Activity =>
With both ends included, transcribe exactly the records below from their first line to the line that contains "scientific name: Macaca nemestrina".

Data provided =>

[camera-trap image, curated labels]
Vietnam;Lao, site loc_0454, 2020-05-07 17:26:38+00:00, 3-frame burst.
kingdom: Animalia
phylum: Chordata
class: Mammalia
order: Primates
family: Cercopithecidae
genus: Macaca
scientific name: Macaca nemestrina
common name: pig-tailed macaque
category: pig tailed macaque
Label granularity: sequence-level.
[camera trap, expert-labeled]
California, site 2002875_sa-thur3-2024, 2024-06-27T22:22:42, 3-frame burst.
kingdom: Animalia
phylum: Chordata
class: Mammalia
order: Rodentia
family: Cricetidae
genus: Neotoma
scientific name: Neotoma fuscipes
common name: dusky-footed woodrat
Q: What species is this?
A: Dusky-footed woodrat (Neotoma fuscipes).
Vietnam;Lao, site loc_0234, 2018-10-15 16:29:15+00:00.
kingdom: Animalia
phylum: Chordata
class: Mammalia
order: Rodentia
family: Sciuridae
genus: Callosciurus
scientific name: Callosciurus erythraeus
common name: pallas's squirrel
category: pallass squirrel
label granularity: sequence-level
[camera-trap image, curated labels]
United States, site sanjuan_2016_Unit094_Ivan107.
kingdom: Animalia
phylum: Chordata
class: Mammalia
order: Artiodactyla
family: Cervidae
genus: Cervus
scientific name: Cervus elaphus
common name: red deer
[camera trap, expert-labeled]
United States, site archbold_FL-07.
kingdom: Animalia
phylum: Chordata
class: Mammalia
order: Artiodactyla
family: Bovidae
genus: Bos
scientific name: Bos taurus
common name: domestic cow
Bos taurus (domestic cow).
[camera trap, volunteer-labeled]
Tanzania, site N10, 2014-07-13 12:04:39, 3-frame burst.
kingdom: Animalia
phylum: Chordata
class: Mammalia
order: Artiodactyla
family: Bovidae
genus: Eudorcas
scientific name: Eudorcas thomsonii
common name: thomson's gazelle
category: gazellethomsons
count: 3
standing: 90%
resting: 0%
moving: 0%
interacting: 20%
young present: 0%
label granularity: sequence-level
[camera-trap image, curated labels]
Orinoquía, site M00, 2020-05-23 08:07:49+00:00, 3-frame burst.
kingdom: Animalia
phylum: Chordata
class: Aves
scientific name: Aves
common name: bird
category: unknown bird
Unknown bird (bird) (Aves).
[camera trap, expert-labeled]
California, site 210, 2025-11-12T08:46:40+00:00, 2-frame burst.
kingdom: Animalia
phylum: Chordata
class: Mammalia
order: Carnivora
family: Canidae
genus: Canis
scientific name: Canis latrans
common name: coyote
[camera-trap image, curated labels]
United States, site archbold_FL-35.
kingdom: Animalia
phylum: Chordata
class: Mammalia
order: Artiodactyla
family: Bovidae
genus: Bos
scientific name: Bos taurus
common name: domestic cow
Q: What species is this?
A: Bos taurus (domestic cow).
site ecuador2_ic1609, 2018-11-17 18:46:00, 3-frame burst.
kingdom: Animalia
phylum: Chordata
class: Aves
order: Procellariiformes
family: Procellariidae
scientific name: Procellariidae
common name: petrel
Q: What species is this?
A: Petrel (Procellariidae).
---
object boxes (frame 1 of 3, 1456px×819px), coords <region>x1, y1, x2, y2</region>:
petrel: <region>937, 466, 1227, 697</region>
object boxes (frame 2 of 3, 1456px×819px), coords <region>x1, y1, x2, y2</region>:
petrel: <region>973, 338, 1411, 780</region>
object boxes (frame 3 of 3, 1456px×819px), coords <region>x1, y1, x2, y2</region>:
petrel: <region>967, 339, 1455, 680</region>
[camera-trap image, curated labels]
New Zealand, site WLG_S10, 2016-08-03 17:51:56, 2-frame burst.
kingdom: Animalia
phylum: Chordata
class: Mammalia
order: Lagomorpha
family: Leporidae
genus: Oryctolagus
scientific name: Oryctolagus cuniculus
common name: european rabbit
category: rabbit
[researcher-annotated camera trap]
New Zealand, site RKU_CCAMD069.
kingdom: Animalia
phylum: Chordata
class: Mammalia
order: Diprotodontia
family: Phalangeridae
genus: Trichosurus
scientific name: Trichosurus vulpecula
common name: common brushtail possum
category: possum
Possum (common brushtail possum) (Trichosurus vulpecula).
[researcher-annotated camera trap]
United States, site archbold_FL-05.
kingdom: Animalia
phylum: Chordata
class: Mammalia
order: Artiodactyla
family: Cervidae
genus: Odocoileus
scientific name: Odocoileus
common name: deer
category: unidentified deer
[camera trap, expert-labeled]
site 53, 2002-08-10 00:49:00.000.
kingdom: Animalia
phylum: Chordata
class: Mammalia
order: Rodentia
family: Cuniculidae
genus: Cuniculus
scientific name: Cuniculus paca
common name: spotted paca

Answer below =>
[camera-trap image, curated labels]
Vietnam;Lao, site loc_0454, 2020-05-07 17:26:38+00:00, 3-frame burst.
kingdom: Animalia
phylum: Chordata
class: Mammalia
order: Primates
family: Cercopithecidae
genus: Macaca
scientific name: Macaca nemestrina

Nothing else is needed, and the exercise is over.